• **Textauszug**:
↓↓↓

Es braucht mehr Unterstützungsangebote

Sechs Jahre nach seiner Ankunft in Deutschland steht Herr Ay zum ersten Mal wieder vor einer Klasse. Im Rahmen des Programms ILF – Internationale Lehrkräfte Fördern unterrichtet er nun zwei Jahre lang zwölf Unterrichtsstunden die Woche Mathematik an einem Weiterbildungskolleg. Als Vorbereitung auf ILF nahm er bereits an dem einjährigen Programm LehrkräftePLUS in Köln teil. Manchmal wisse er jedoch nicht so recht, wie es weitergehen solle. Denn auch nach diesen drei Jahren stehe ihm die Anerkennung nicht in Aussicht.

„Es ist schon manchmal ein Bürokratiedschungel, in dem wir versuchen, für alle Teilnehmenden trotz der zahlreichen Hürden individuelle Wege zu finden!“, berichtet Petr Frantik, Projektkoordinator von ILF Köln. Ein großes Problem sei der Mangel an Unterstützungsangeboten, die auch Drittstaatler:innen den Weg ins Lehramt ermöglichen würden. Forschung der Universität Potsdam zeigt zudem deutlich, dass Programme wie ILF und LehrkräftePLUS die Brücke für zugewanderte Lehrkräfte zu Ausgleichsmaßnahmen – z. B. in Form eines Seiteneinstiegs bauen können.

↑↑↑

• **Aufgabe 1**:
Beantworten Sie zum Textauszug über zugewanderte Lehrkräfte:
(a) Wie viele Unterrichtsstunden pro Woche unterrichtet Herr Ay im Programm ILF?
(b) In welcher Stadt nahm er am Programm LehrkräftePLUS teil?
(c) Welche Funktion hat Petr Frantik?
Die Zeilen haben keinen Bezug zum Textauszug.

• **Bereitgestelltes Material**:
↓↓↓

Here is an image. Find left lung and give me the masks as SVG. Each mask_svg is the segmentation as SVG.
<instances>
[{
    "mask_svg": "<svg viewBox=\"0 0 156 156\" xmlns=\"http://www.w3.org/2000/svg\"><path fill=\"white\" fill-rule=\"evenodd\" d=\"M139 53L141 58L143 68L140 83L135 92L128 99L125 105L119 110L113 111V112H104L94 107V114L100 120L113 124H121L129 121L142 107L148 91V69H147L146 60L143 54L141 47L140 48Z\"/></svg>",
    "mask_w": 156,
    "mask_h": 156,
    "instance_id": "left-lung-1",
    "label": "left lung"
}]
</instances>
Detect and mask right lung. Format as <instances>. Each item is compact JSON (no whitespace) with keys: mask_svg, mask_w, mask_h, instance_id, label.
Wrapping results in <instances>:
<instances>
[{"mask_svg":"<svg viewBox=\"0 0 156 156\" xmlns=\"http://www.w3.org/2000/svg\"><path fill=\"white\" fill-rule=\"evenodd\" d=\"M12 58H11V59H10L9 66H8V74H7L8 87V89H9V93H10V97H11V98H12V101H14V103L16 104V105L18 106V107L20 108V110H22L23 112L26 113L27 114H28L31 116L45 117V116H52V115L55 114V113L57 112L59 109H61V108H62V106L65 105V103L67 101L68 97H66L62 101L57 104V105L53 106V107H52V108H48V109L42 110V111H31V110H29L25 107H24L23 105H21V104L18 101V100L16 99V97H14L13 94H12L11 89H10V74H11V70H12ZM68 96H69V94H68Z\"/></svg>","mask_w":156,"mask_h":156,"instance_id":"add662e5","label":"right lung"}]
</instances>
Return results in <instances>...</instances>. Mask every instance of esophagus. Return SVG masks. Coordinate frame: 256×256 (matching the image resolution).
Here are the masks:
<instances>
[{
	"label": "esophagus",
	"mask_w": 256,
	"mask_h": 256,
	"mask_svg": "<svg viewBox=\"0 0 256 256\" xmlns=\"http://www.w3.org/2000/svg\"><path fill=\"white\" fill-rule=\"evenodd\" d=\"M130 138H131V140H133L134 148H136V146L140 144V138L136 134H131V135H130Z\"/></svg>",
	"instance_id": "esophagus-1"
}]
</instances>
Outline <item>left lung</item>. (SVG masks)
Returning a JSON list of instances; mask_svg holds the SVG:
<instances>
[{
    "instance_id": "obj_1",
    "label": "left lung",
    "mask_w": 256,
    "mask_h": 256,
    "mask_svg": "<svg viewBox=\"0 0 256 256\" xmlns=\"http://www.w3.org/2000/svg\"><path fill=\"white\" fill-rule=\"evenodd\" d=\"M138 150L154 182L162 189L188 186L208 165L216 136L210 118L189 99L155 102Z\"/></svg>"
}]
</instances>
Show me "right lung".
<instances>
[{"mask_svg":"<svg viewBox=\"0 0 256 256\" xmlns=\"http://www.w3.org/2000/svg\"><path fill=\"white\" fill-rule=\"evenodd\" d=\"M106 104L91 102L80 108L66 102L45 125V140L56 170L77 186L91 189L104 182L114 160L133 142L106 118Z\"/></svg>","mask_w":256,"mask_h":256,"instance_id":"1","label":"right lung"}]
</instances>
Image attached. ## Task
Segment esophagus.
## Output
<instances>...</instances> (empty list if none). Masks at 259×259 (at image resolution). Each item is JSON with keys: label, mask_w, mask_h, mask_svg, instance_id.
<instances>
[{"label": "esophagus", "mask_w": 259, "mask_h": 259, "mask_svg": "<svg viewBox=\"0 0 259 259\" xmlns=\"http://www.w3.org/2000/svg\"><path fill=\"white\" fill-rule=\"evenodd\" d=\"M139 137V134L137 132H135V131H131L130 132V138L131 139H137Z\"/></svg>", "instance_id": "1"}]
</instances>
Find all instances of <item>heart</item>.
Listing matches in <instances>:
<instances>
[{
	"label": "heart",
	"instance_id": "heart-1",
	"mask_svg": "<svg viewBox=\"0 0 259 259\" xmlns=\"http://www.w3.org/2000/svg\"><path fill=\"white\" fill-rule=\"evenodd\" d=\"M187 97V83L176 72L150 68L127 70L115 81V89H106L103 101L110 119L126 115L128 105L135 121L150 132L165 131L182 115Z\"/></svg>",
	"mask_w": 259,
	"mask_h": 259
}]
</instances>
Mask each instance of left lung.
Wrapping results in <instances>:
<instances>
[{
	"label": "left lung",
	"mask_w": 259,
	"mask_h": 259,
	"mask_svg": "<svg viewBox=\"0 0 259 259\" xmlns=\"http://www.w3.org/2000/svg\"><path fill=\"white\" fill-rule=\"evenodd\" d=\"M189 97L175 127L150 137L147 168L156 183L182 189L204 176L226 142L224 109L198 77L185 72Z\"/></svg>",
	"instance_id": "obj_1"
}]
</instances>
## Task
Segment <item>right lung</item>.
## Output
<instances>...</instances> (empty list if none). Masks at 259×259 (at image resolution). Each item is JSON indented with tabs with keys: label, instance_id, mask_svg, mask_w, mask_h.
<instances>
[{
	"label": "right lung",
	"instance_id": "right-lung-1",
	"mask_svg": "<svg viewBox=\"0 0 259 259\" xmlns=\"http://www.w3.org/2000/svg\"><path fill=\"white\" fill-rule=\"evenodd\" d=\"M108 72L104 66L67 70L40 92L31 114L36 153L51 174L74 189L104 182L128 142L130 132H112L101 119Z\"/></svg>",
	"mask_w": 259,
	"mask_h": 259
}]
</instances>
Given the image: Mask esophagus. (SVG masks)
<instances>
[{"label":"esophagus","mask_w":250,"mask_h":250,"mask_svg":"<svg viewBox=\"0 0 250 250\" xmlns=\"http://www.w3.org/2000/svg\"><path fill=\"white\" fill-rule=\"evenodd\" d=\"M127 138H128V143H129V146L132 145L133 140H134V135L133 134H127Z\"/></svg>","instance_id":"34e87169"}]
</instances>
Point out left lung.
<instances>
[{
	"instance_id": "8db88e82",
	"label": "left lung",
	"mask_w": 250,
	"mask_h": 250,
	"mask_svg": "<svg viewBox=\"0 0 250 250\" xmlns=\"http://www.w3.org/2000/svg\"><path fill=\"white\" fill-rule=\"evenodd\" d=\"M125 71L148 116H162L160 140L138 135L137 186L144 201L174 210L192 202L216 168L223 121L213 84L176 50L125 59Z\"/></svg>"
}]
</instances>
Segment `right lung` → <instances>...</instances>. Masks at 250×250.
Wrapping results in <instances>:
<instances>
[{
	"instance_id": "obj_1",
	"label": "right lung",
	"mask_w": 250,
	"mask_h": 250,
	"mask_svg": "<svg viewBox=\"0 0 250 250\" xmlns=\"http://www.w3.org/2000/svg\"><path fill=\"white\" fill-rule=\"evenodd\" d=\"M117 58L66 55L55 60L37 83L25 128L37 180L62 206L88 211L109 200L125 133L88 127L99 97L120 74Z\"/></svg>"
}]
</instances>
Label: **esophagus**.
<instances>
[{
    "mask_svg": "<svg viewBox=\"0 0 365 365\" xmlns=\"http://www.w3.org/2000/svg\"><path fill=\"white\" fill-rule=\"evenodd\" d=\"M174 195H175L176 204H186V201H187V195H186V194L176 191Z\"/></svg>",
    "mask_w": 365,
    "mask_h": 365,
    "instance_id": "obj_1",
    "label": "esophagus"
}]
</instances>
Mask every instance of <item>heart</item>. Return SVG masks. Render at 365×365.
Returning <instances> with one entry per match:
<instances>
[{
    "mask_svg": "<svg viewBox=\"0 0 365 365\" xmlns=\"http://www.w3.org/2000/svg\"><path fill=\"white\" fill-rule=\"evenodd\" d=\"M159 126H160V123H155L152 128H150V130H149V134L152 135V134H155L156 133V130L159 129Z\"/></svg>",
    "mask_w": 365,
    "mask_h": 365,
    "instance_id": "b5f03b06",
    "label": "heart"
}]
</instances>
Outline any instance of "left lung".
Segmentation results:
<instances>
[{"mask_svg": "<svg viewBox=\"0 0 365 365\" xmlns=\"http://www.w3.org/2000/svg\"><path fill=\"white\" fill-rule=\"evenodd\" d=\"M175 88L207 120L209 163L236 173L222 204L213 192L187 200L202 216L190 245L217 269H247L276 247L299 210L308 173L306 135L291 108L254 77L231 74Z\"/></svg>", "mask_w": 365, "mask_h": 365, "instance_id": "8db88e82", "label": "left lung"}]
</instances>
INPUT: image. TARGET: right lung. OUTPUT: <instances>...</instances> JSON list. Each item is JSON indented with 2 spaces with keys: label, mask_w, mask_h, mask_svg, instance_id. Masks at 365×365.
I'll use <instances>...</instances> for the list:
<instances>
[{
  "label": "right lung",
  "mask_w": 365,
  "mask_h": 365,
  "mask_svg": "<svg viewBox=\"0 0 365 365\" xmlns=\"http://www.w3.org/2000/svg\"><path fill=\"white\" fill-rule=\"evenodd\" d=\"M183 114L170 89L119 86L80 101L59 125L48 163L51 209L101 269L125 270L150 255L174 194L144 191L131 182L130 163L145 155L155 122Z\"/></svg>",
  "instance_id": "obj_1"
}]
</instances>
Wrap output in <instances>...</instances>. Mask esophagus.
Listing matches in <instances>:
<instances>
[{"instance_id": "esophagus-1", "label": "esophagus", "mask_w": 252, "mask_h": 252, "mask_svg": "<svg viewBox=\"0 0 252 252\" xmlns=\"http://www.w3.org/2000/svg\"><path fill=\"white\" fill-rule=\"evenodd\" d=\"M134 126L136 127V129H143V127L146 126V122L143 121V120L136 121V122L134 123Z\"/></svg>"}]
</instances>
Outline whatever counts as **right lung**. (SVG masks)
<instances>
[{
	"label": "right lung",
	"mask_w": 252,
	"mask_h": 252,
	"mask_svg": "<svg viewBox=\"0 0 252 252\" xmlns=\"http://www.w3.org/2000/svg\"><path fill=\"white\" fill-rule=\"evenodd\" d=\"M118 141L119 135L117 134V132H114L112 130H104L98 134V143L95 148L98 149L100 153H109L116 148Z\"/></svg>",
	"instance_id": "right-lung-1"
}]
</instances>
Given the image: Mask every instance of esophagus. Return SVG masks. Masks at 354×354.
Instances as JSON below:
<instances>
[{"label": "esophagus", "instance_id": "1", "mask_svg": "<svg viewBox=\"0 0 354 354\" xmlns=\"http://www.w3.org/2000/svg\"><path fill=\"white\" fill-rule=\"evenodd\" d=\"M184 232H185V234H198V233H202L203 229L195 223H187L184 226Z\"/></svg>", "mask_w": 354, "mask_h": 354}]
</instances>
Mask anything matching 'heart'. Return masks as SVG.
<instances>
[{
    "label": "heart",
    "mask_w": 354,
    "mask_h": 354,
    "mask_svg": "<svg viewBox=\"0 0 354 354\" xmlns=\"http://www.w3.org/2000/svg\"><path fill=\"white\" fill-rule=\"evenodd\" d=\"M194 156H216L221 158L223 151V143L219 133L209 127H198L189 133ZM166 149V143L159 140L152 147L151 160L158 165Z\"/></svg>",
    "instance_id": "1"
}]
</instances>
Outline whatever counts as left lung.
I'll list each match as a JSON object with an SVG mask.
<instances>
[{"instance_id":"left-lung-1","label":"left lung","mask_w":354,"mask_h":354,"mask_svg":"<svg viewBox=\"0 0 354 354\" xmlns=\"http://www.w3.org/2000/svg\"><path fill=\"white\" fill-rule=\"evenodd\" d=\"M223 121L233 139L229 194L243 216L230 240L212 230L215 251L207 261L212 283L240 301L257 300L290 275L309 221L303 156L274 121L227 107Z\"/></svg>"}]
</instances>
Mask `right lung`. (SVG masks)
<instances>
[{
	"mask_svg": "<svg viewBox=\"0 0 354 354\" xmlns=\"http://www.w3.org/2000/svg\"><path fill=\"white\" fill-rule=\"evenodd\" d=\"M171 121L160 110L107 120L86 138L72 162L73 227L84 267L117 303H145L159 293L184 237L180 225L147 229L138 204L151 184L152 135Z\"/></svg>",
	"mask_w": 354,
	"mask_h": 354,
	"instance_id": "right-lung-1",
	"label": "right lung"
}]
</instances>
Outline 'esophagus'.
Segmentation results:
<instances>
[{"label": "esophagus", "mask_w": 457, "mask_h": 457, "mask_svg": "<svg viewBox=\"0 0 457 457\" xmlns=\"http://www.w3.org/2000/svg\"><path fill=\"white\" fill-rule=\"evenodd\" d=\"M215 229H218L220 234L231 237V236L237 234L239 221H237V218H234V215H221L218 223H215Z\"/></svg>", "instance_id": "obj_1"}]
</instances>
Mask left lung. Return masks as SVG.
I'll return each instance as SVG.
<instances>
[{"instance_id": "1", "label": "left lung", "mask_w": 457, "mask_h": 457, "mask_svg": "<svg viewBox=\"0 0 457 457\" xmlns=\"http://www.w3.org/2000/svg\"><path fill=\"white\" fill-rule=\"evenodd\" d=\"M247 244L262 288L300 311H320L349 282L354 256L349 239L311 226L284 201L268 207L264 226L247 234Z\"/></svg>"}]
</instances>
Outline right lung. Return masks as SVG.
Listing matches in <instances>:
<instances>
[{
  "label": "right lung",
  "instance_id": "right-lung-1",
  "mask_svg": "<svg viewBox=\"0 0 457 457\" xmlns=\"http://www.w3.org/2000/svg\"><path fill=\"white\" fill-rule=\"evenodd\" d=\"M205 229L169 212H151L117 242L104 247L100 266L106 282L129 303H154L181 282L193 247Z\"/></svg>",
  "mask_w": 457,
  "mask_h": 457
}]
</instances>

↑↑↑

• **Aufgabe 2**:
Bitte schreiben Sie die oben aufgeführten Zeilen wortgetreu ab. Beginnen Sie bei der Zeile mit „Outline 'esophagus'.“, und hören Sie mit der letzten dieser Zeilen auf.

• **Lösung 1**:
(a) Zwölf Unterrichtsstunden pro Woche.
(b) In Köln.
(c) Er ist Projektkoordinator von ILF Köln.

• **Lösung 2**:
Outline 'esophagus'.
Segmentation results:
<instances>
[{"label": "esophagus", "mask_w": 457, "mask_h": 457, "mask_svg": "<svg viewBox=\"0 0 457 457\" xmlns=\"http://www.w3.org/2000/svg\"><path fill=\"white\" fill-rule=\"evenodd\" d=\"M215 229H218L220 234L231 237V236L237 234L239 221H237V218H234V215H221L218 223H215Z\"/></svg>", "instance_id": "obj_1"}]
</instances>
Mask left lung. Return masks as SVG.
I'll return each instance as SVG.
<instances>
[{"instance_id": "1", "label": "left lung", "mask_w": 457, "mask_h": 457, "mask_svg": "<svg viewBox=\"0 0 457 457\" xmlns=\"http://www.w3.org/2000/svg\"><path fill=\"white\" fill-rule=\"evenodd\" d=\"M247 244L262 288L300 311H320L349 282L354 256L349 239L311 226L284 201L268 207L264 226L247 234Z\"/></svg>"}]
</instances>
Outline right lung. Return masks as SVG.
Listing matches in <instances>:
<instances>
[{
  "label": "right lung",
  "instance_id": "right-lung-1",
  "mask_svg": "<svg viewBox=\"0 0 457 457\" xmlns=\"http://www.w3.org/2000/svg\"><path fill=\"white\" fill-rule=\"evenodd\" d=\"M205 229L169 212H151L117 242L104 247L100 266L106 282L129 303H154L181 282L193 247Z\"/></svg>",
  "mask_w": 457,
  "mask_h": 457
}]
</instances>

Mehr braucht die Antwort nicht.